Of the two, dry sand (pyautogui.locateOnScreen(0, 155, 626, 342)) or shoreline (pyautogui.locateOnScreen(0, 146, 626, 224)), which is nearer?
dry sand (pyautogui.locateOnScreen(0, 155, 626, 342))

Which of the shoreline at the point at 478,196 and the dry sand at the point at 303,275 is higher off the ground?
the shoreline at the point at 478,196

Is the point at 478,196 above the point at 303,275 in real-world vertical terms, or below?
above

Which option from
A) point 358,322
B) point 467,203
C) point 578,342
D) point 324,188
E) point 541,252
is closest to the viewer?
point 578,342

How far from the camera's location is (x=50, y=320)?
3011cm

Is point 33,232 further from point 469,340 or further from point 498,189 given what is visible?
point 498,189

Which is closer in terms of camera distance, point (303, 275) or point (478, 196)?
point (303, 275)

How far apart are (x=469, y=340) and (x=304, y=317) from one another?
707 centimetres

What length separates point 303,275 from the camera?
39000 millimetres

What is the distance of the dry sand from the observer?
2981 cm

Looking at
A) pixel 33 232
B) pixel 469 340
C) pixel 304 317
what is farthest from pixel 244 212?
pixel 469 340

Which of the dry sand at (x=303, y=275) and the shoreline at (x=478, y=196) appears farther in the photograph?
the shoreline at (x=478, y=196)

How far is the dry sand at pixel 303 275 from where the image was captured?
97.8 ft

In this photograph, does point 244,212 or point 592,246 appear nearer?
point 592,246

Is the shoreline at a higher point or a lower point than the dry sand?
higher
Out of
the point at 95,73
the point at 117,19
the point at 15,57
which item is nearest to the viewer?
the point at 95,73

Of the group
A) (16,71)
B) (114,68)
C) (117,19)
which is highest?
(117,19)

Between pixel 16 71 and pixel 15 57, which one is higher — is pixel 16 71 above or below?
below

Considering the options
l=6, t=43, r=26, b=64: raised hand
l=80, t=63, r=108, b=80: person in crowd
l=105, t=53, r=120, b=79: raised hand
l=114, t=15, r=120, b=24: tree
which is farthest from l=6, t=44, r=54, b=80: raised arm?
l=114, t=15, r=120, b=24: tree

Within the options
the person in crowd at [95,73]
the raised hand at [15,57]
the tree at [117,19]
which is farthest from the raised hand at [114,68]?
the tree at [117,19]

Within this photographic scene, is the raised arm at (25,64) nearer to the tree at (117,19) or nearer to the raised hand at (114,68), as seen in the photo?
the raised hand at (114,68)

+--

▶ **EXERCISE OBJECTIVE**:
Quote only the lines from the one containing "Considering the options" through the final line of the records, with both ends included.

▶ **RESULT OF THE TASK**:
Considering the options
l=6, t=43, r=26, b=64: raised hand
l=80, t=63, r=108, b=80: person in crowd
l=105, t=53, r=120, b=79: raised hand
l=114, t=15, r=120, b=24: tree
which is farthest from l=6, t=44, r=54, b=80: raised arm?
l=114, t=15, r=120, b=24: tree

Within the options
the person in crowd at [95,73]
the raised hand at [15,57]
the tree at [117,19]
which is farthest from the raised hand at [114,68]?
the tree at [117,19]

Within this photographic scene, is the raised arm at (25,64) nearer to the tree at (117,19) or nearer to the raised hand at (114,68), as seen in the photo?
the raised hand at (114,68)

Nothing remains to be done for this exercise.